Hacker News new | ask | show | jobs
by nl 2874 days ago
I don't understand your point about the Paleo diet.

I just Googled, and apparently the "ignore how infant mortality affects life expectancy" is a talking point of pro-Paleo websites. This is a good point (although it seems to ignore the high mortality rate of women during childbirth), but seems pretty irrelevant to the rest of the article.

Ignoring that, it seemed a reasonably well thought-out counterpoint to another fad diet.

2 comments

I think the issue is that 40 years seems to be extrapolated from an average, but the distribution of human lifespans (especially in pre-modern times) is bi-modal so the average doesn't tell you much about how long they lived conditioned on reaching adulthood. I found mostly questionable-looking paleo-diet related results as well, but to their credit the chain of citations led back to peer-reviewed research such as this:

> we see that on average 57 percent, 64 percent, and 67 percent of children born survive to age 15 years among hunter-gatherers, forager-horticulturalists, and acculturated hunter-gatherers. Of those who reach age 15, 64 percent of traditional hunter-gatherers and 61 percent of forager-horticulturalists reach age 45. The acculturated hunter-gatherers show lower young adult mortality rates, with 79 percent surviving to age 45, conditional on reaching age 15.

http://www.anth.ucsb.edu/gurvenlab/sites/secure.lsit.ucsb.ed...

Sure, I agree it's a good point. But it does seem to be a fairly minor point in the whole article, and I really don't understand what the OP's point was.

Was it just they didn't like the criticism of paleo? Because honestly, to me publishing reasonably well thought out criticism of anything seems exactly what a good newspaper should do.

> There have been no studies of large groups of people who have followed the currently popular versions of the Paleo diet for decades to assess their long-term health effects.

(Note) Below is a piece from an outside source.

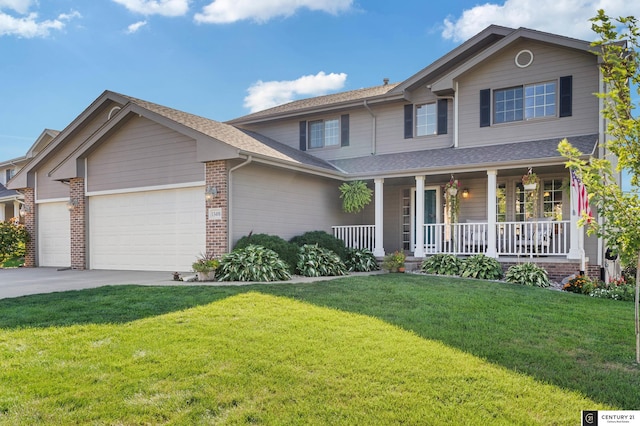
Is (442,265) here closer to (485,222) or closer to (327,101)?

You could say similar things about climate change. The science is, and always will be, out. That's the nature of science.

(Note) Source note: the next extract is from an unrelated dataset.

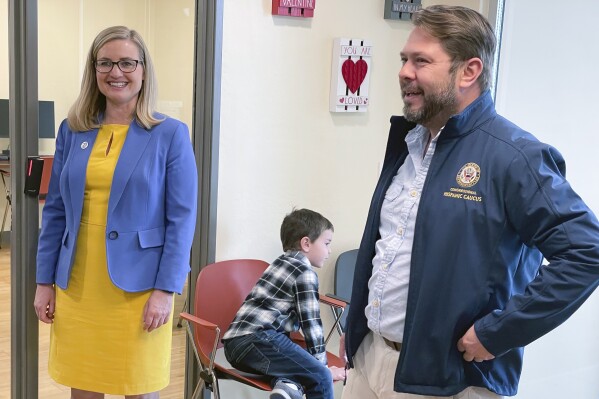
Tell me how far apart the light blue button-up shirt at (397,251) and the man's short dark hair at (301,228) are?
113 centimetres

>> There have been no studies of large groups of people who have followed the currently popular versions of the Paleo diet for decades to assess their long-term health effects.

> You could say similar things about climate change. The science is, and always will be, out. That's the nature of science.

This is a false equivalency.

Science requires experiments to support or refute hypotheses. The fact that new experiments may cause us to revisit a theory does not mean that one can assert any arbitrary theory to be correct.

Where did I assert any theory as being correct. Stop twisting my words. You're seeing an agenda where there isn't one.